----- Records provided -----

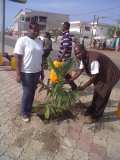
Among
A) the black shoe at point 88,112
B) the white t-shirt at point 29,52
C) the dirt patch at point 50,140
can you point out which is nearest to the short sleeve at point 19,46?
the white t-shirt at point 29,52

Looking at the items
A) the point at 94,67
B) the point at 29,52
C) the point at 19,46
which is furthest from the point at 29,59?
the point at 94,67

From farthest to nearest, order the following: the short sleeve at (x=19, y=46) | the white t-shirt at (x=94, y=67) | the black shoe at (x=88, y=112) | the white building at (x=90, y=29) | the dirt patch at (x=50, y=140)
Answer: the white building at (x=90, y=29) < the black shoe at (x=88, y=112) < the white t-shirt at (x=94, y=67) < the short sleeve at (x=19, y=46) < the dirt patch at (x=50, y=140)

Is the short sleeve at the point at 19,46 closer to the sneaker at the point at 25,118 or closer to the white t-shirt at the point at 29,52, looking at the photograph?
the white t-shirt at the point at 29,52

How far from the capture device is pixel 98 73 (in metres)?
4.77

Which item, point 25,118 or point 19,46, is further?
point 25,118

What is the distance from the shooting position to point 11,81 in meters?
8.17

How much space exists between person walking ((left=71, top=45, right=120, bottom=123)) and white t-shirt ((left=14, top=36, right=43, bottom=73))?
692 millimetres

-----

Stated goal
Quote all of the material above word for word, but leave out the picture.

Response
Among
A) the black shoe at point 88,112
B) the white t-shirt at point 29,52
C) the dirt patch at point 50,140
can you point out which is nearest to the short sleeve at point 19,46?
the white t-shirt at point 29,52

Looking at the items
A) the point at 94,67
B) the point at 29,52
C) the point at 19,46
which is furthest from the point at 29,59?
the point at 94,67

From farthest to nearest, order the following: the short sleeve at (x=19, y=46) | the white t-shirt at (x=94, y=67) | the black shoe at (x=88, y=112) | the white building at (x=90, y=29) | the dirt patch at (x=50, y=140)
Answer: the white building at (x=90, y=29) < the black shoe at (x=88, y=112) < the white t-shirt at (x=94, y=67) < the short sleeve at (x=19, y=46) < the dirt patch at (x=50, y=140)

Is the short sleeve at the point at 19,46 closer to the sneaker at the point at 25,118 or closer to the white t-shirt at the point at 29,52, looking at the photograph?
the white t-shirt at the point at 29,52

How far from the capture device is pixel 98 73 (in metres)?
4.77

Which item, point 25,118 or point 19,46, is further?
point 25,118

What is the distance from the shooting position to point 11,81 in meters?
8.17

How much space exists between person walking ((left=71, top=45, right=120, bottom=123)) and white t-shirt ((left=14, top=36, right=43, bottom=73))?
692 millimetres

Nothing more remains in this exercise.